US strikes on Iran rattle geopolitical landscape as Hegseth scraps Israel visit
Military escalation in the Middle East adds fresh volatility risk for crypto markets already navigating uncertain macro conditions
US Defense Secretary Pete Hegseth abruptly canceled a planned visit to Israel while accompanying President Donald Trump at the NATO summit in Ankara, Turkey. The cancellation came against the backdrop of fresh American military strikes on Iranian targets, a retaliatory response to Iranian attacks on commercial tankers in the Strait of Hormuz.
What happened and why crypto traders should care
The US strikes targeted Iranian sites and triggered a reimposition of related sanctions on Iran. The Strait of Hormuz, through which roughly a fifth of global oil passes daily, is one of those chokepoints where military friction translates almost immediately into commodity price spikes and broader risk-off sentiment across financial markets.
Traditional stock exchanges were closed when much of this news broke. Crypto markets, which never sleep, tend to absorb geopolitical shocks first.
In both March and June 2026, US military actions targeting Iran correlated with Bitcoin dipping to approximately $63,000 before rebounding. More than $10 million in cryptocurrency reportedly flowed out of Iranian exchanges following those earlier strikes.
The broader US-Iran-Israel triangle
Hegseth’s planned Israel visit was itself a signal of ongoing strategic coordination between Washington and Jerusalem against Tehran.
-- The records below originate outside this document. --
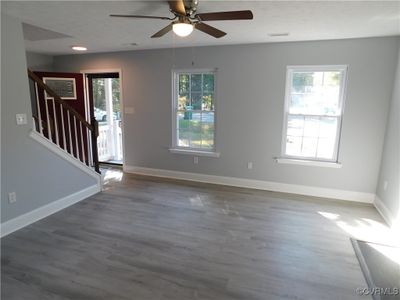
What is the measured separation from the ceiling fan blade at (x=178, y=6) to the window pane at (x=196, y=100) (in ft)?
8.13

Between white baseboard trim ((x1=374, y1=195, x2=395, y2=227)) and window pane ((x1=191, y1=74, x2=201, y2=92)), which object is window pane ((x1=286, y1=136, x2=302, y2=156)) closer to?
white baseboard trim ((x1=374, y1=195, x2=395, y2=227))

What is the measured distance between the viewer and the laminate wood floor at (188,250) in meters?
2.10

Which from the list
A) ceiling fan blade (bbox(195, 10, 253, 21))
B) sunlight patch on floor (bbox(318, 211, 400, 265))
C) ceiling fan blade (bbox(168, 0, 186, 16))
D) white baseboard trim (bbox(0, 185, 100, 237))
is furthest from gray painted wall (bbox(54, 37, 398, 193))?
ceiling fan blade (bbox(168, 0, 186, 16))

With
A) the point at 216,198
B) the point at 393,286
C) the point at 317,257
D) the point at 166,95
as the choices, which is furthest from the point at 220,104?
the point at 393,286

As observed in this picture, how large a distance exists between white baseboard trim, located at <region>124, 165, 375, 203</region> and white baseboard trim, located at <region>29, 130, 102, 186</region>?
47.5 inches

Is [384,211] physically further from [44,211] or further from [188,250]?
[44,211]

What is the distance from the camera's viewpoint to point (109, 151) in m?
6.27

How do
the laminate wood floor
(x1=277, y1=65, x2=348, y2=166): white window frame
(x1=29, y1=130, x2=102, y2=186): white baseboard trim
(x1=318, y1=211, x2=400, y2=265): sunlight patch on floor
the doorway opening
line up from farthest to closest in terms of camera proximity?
the doorway opening → (x1=277, y1=65, x2=348, y2=166): white window frame → (x1=29, y1=130, x2=102, y2=186): white baseboard trim → (x1=318, y1=211, x2=400, y2=265): sunlight patch on floor → the laminate wood floor

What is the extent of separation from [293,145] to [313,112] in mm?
602

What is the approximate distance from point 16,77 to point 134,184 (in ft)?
7.99

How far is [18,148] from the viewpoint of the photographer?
2.91 m

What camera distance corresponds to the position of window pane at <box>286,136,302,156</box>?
419 centimetres

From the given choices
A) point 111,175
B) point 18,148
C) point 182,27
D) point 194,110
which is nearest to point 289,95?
point 194,110

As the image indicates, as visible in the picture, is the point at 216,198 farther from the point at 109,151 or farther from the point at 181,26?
the point at 109,151
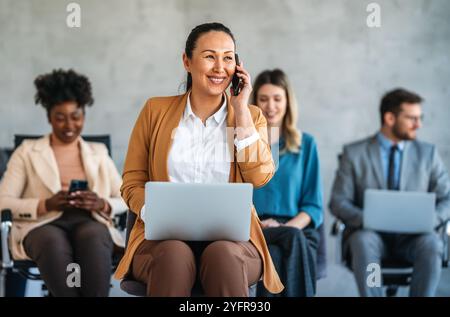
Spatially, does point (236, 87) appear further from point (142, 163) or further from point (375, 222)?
point (375, 222)

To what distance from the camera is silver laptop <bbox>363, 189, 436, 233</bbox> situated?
135 inches

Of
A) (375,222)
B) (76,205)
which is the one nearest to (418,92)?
(375,222)

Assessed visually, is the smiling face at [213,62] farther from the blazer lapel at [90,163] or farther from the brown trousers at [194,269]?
the blazer lapel at [90,163]

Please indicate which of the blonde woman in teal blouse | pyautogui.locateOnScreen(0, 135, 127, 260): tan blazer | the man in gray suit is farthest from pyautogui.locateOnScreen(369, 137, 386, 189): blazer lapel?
pyautogui.locateOnScreen(0, 135, 127, 260): tan blazer

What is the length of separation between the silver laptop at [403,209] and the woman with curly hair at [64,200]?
Answer: 1.15m

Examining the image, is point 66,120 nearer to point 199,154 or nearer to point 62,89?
point 62,89

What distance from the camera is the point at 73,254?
3146mm

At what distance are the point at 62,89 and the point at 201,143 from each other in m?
1.45

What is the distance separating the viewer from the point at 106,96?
12.9 ft

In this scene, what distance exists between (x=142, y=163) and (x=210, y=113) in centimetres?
26

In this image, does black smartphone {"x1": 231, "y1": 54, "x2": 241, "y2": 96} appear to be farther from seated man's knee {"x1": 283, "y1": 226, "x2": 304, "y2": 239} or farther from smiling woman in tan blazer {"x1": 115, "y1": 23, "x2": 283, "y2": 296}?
seated man's knee {"x1": 283, "y1": 226, "x2": 304, "y2": 239}

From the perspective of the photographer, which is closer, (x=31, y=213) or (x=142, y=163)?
(x=142, y=163)

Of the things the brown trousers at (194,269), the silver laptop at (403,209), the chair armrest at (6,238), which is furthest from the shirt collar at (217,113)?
the silver laptop at (403,209)

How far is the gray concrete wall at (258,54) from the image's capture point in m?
3.81
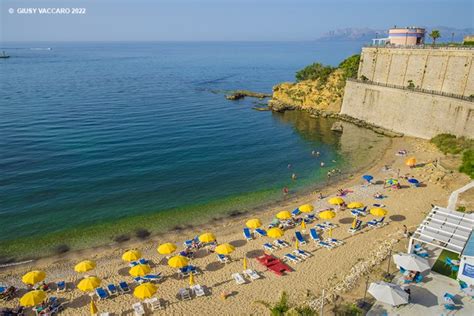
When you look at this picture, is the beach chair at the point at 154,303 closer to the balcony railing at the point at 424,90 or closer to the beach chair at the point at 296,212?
the beach chair at the point at 296,212

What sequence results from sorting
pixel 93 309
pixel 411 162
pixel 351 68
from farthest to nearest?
pixel 351 68 < pixel 411 162 < pixel 93 309

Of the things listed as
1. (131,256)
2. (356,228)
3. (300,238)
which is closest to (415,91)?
(356,228)

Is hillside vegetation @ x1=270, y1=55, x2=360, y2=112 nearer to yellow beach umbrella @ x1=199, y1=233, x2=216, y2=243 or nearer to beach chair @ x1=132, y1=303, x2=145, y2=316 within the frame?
yellow beach umbrella @ x1=199, y1=233, x2=216, y2=243

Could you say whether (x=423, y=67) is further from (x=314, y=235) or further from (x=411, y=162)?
(x=314, y=235)

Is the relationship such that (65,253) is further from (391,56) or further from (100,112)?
(391,56)

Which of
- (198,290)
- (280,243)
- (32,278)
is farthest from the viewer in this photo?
(280,243)

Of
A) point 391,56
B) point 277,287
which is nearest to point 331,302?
point 277,287
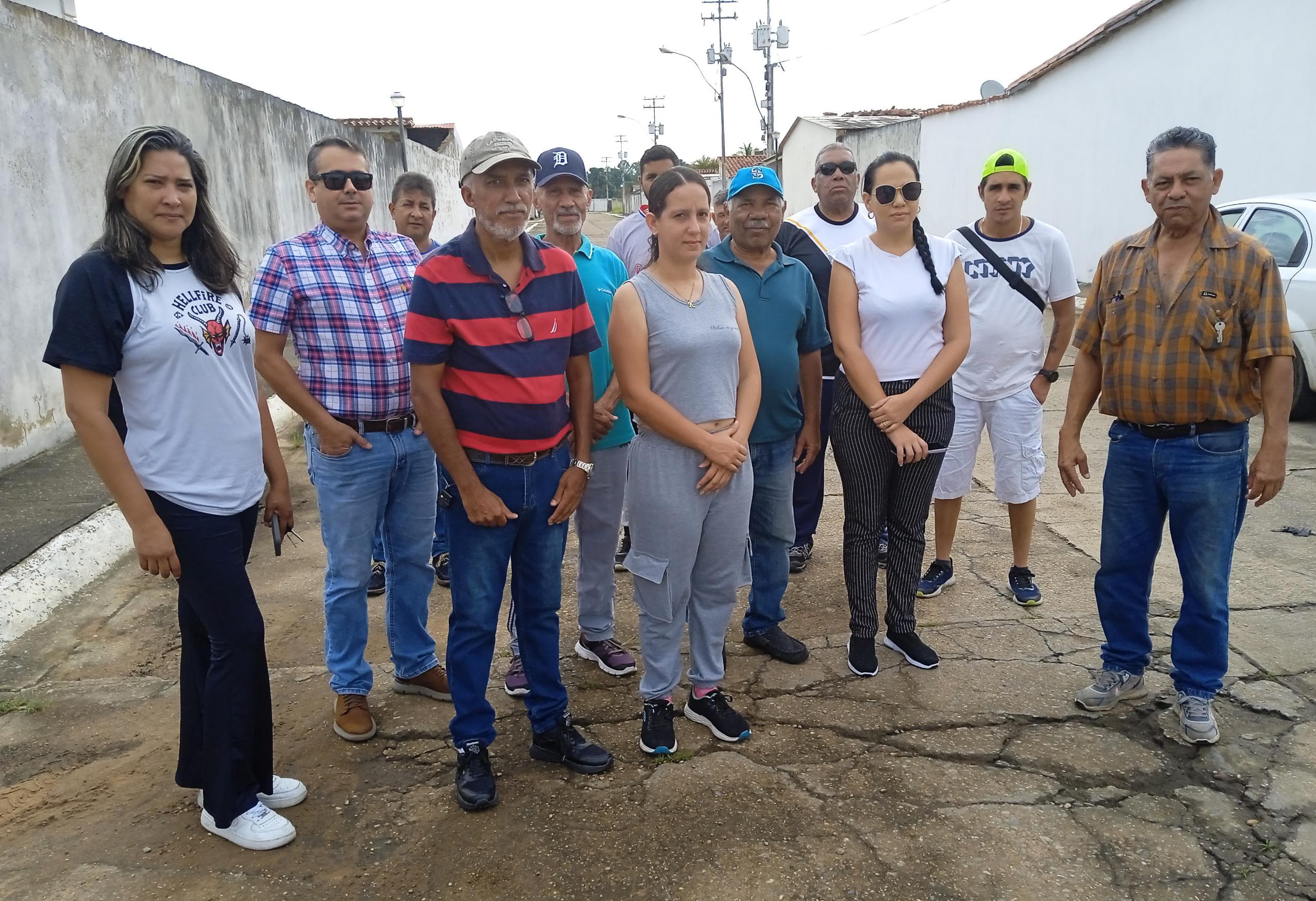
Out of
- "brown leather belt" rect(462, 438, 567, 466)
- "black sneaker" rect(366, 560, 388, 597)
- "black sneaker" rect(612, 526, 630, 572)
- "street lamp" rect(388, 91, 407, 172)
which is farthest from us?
"street lamp" rect(388, 91, 407, 172)

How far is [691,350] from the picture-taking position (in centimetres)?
299

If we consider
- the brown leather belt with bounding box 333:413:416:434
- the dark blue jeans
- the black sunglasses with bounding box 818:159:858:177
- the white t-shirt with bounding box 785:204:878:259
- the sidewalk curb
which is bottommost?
the sidewalk curb

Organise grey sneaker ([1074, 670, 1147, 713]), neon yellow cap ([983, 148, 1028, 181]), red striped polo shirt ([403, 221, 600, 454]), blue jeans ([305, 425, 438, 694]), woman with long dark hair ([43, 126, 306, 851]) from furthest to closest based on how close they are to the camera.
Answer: neon yellow cap ([983, 148, 1028, 181]), grey sneaker ([1074, 670, 1147, 713]), blue jeans ([305, 425, 438, 694]), red striped polo shirt ([403, 221, 600, 454]), woman with long dark hair ([43, 126, 306, 851])

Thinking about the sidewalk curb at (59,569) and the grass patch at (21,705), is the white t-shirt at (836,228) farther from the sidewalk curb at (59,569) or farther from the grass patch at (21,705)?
the sidewalk curb at (59,569)

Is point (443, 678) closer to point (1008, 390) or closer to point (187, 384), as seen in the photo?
point (187, 384)

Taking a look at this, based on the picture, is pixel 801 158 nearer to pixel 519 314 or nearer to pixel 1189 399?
pixel 1189 399

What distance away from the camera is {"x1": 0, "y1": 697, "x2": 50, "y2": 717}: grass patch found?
3533 mm

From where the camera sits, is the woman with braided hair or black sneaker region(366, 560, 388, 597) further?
black sneaker region(366, 560, 388, 597)

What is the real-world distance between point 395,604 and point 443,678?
353 millimetres

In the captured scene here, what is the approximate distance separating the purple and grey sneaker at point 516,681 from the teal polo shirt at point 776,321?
49.7 inches

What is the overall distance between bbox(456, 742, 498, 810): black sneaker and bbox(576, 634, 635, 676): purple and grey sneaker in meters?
0.86

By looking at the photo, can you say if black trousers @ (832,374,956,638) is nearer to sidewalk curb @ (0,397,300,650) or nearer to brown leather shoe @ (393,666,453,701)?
brown leather shoe @ (393,666,453,701)

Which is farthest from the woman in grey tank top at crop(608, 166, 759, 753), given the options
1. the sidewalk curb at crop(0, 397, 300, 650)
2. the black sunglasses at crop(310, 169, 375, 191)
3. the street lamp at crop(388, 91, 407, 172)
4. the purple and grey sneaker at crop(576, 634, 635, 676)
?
the street lamp at crop(388, 91, 407, 172)

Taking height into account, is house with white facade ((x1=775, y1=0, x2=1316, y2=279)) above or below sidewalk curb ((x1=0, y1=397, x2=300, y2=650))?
above
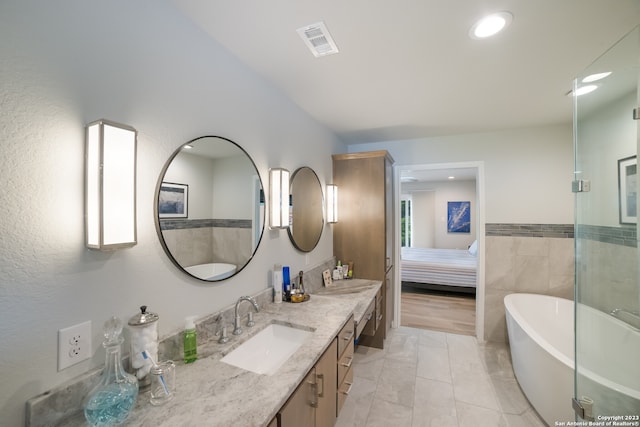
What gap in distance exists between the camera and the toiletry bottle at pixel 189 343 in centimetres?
114

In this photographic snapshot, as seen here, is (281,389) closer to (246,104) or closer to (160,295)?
(160,295)

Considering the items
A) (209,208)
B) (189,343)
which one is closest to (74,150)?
(209,208)

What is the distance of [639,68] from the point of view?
123 centimetres

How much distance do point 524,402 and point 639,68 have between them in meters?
2.38

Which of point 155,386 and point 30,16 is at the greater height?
point 30,16

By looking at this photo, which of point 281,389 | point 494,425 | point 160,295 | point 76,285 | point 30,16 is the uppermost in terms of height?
point 30,16

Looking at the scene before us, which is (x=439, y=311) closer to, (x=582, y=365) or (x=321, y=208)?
(x=582, y=365)

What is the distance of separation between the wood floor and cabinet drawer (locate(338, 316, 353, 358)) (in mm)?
2099

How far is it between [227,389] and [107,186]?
0.84 m

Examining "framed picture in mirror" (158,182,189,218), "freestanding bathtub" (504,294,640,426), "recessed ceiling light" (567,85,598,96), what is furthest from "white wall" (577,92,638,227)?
"framed picture in mirror" (158,182,189,218)

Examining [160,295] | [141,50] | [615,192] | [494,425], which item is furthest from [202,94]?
[494,425]

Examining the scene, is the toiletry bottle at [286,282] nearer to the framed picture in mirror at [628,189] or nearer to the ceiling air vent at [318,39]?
the ceiling air vent at [318,39]

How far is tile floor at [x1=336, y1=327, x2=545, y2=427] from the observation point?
1907 millimetres

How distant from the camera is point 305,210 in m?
2.36
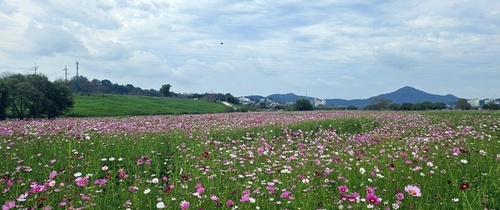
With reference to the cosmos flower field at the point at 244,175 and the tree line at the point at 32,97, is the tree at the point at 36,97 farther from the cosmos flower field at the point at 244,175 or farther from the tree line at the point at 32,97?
the cosmos flower field at the point at 244,175

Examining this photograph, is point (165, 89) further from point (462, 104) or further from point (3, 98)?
point (3, 98)

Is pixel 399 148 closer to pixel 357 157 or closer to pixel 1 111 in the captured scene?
pixel 357 157

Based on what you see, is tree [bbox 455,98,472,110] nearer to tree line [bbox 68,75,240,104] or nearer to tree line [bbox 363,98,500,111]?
tree line [bbox 363,98,500,111]

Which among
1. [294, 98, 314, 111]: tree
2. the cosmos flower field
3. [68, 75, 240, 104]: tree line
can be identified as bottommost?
the cosmos flower field

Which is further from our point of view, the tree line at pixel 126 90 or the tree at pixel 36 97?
the tree line at pixel 126 90

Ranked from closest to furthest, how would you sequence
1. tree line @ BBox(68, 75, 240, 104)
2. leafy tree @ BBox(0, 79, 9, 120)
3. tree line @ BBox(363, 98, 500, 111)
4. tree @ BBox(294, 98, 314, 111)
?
leafy tree @ BBox(0, 79, 9, 120)
tree line @ BBox(363, 98, 500, 111)
tree @ BBox(294, 98, 314, 111)
tree line @ BBox(68, 75, 240, 104)

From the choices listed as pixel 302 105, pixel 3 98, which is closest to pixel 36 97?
pixel 3 98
Throughout 2026, the two allies have conducted several joint military actions, establishing a pattern of escalation that markets have been pricing in incrementally.
Iran’s attacks on commercial shipping in the Strait of Hormuz represent a calculated strategy to raise the economic cost of Western pressure, hitting global energy supply chains where it hurts most.
What this means for investors
If Bitcoin revisits the $63,000 zone again, that level starts looking less like a random support and more like the market’s consensus floor for Iran-related geopolitical risk.
Rising Bitcoin dominance during geopolitical stress typically signals a flight to relative safety within the crypto ecosystem. Capital moves from altcoins into Bitcoin and stablecoins, compressing altcoin valuations even if Bitcoin itself holds relatively steady.
The reimposition of sanctions on Iran also deserves attention from a regulatory perspective. Every time sanctions enforcement tightens, compliance pressure increases on crypto exchanges globally. Platforms operating in jurisdictions adjacent to sanctioned entities may face enhanced scrutiny, and any exchange facilitating flows from Iranian wallets, knowingly or not, is walking into a legal minefield.